Although the results presented in this study are limited in terms of the time span of SWDIS (approximately four years), this index seems to be reliable when it is used to identify the beginning, end, and duration of a drought episode, because these attributes are inferred from the dry spells (i.e., drought weeks). However, the assessment of the SWDIS as a proxy of the superficial soil moisture deficit in the NEB should be further investigated by considering other agricultural drought indices obtained from in situ data, such as the Crop Moisture Index [89
]. In any case, it should be pointed out that these preliminary results are very promising for the NEB, since in the future one could obtain the SWDI from exclusively SMOS data.
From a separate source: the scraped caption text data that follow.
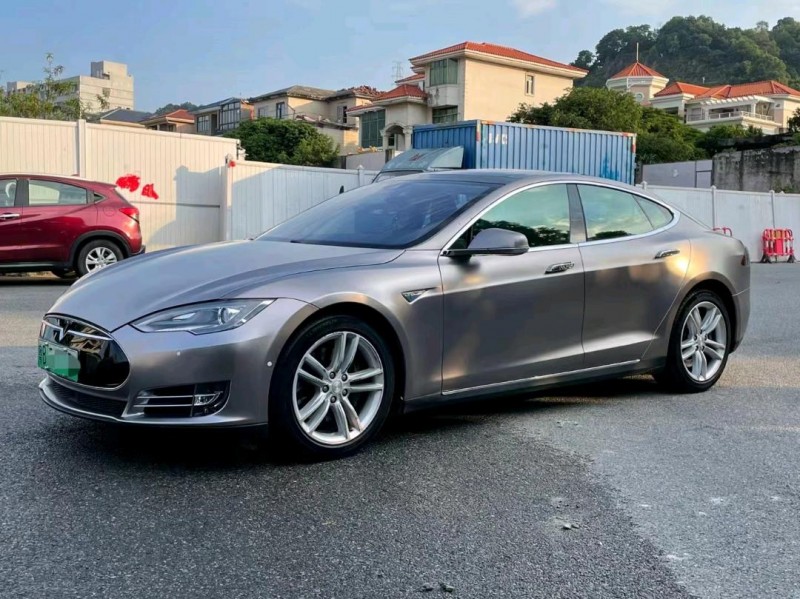 广州16年特斯拉MODEL S8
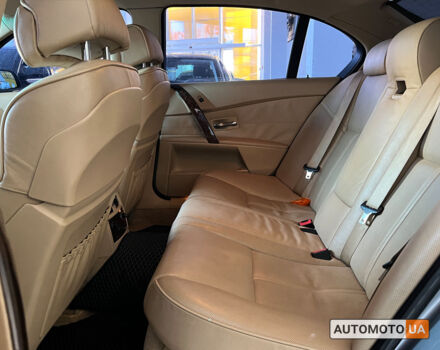 Серый БМВ 530, объемом двигателя 3 л и пробегом 262 тыс. км за 9000 $, фото 9 на Automoto.ua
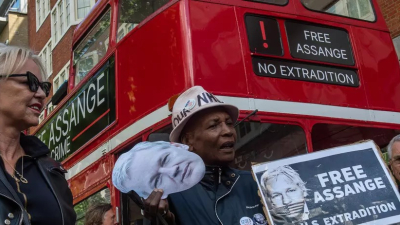 Assange presentó su apelación final contra extradición a EEUU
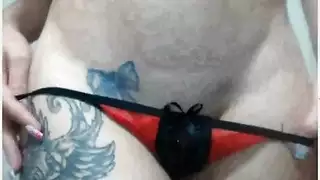 يريد وشم الوشم مع طبيبها ، بينما يراقبهم الرجل كصنع قرني ، أصلع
The SWDIS could be also a suitable tool to monitor the drought dynamics related to soil water storage in open and low-elevation flatlands of NEB. In this context, its operative implementation may facilitate the preparation of drought plans by national government decision makers.
NEB suffers from regular droughts, particularly inside the semi-arid Sertão region. Future climate projections suggest temperature increases and rainfall reductions in this region, which would affect the rainfed crop yields such as corn, sugarcane, and cotton. In this context, drought monitoring and early warning systems are needed to improve the level of preparedness for agricultural drought. Soil moisture is among the more reliable physical parameters for tracking the effects of droughts on soils. Currently, soil moisture may be retrieved from space using a new generation of satellites such as SMOS, which provide a unique opportunity to incorporate remote sensing tools into agricultural drought monitoring.
In this work, the agricultural drought index (SWDI), based on soil moisture content derived from the SMOS satellite (SWDIS) for a weekly scale, has been assessed for the first time as a proxy of the superficial soil moisture deficit in NEB. Several calculation approaches have been applied to measure its overall performance at large-scale and local-scale. The SWDIS data have been compared with the Atmospheric Water Deficit (AWD) calculated from in situ ETo and rainfall data, and an acceptable correlation was obtained. Results also revealed that the SWDIS reproduces soil water balance dynamic relatively well at low-elevation flatlands of the NEB; thus, it could be a feasible tool for agricultural drought monitoring. With regard to the performance of the SWDIS, the vegetal cover/use and soil texture have a marked local influence, but the RFI, biomes, and elevation seem to be more influential at global scale. Nevertheless, it is obvious that, although good results have been obtained, it is necessary to assess the SWDIS with the SWDI derived from longer soil moisture data or other agricultural drought indices.